Гости разошлись далеко за полночь.
Он принялся убирать со стола грязную посуду, понимая, что Илья наверняка бы Рите помогал. Но она остановила его:
- Утром придет Мила, и все сделает.
Он вспомнил: Мила – племянница, которой была продана эта квартира за ничтожную сумму. Как объяснил Илья: «Она – сирота, и хоть чем-то мы должны были ей помочь».
Рита послала его принимать душ. Под теплыми струями воды Сергей чуть не заснул. В ванной он обнаружил мужской халат – «стало быть, Ильи», облачился в него и вдруг понял, что не знает, в какой стороне спальня.
Сначала он попал в гостиную, где был уже наведен полный порядок. Потом оказался на кухне и увидел, как Рита домывает последнюю тарелку.
- А ты говорила, что утром это сделает Мила.
- Мила – хорошая девочка, но я подумала, что, если мы оставим грязную посуду, мы словно даем ей понять – она нам чем-то обязана. А вот этого не хотелось бы.
- Ты права, но не надо было отказываться от моей помощи. Ты ведь устала.
- Ты – тоже. И я тебе очень благодарна.
- За что? – не понял Сергей.
- За то, что всегда готов помочь. Редкое качество. А теперь иди спать. Времени осталось совсем немного. А я сейчас приму душ …ну, что ты стоишь?

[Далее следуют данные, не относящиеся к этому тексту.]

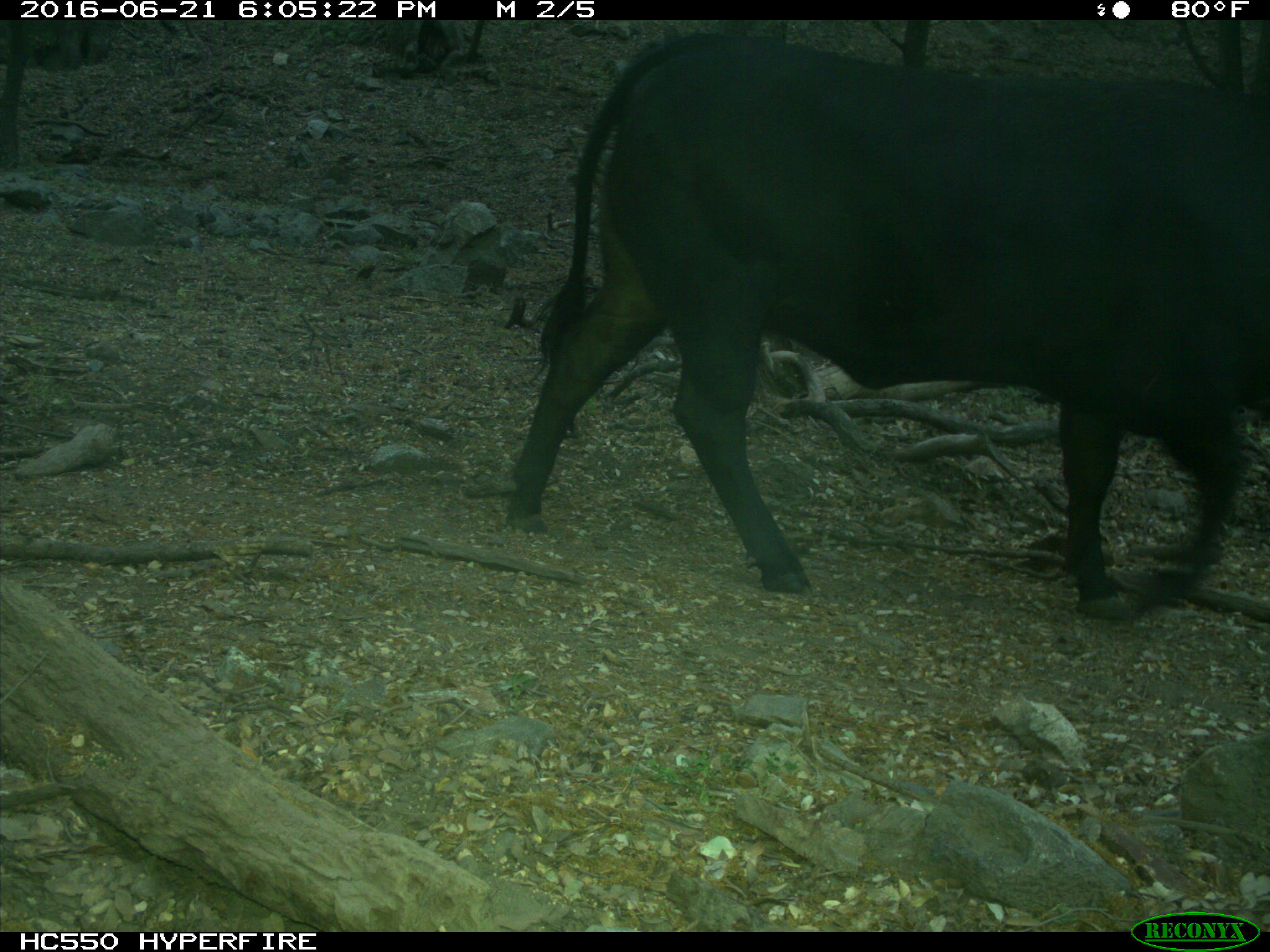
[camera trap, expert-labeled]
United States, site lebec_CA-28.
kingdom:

Во-первых, ему было приятно на нее смотреть, во-вторых, она могла увидеть, что, выходя из кухни, он пошел бы совсем не в ту сторону.
Она засмеялась:
- По-моему ты забыл, где у нас спальня.
- Забыл, - согласился Сергей.
- Как выйдешь отсюда, повернешь направо, а там, прилагая всю мощь ума, сориентируешься и найдешь.
- До скорой встречи, - он помахал ей рукой, и вновь услышал позванивание серебряных колокольчиков.
Спальню нашел. Обнаружил широкую, удобную, уже расстеленную кровать. С правой стороны лежала чистенькая выутюженная пижама. Стало понятно, где на этом ложе его место, но вид пижамы его огорчил. У него пижамы не было. Лида однажды купила. Перед сном надел и понял, что в пижаме не заснет никогда. Привык спать голым, нравилось прикосновение к телу чистых прохладных простыней.
Пижаму пришлось надеть. Подумал, что все его привычки берут начало в босоногом детстве. А вот у Илюхи все было, конечно, по-другому: пижамы, штанишки, рубашечки, дорогие туфельки и, естественно, разговоры о том, как должен вести себя человек в обществе. Его-то родители это знали. И тут же вспомнил, как гид в музее Толстого в Ясной Поляне, показывая на знаменитый кожаный диван, рассказывал:
- Лев Николаевич спал на этом диване до брака с Софьей Андреевной. Спал без белья.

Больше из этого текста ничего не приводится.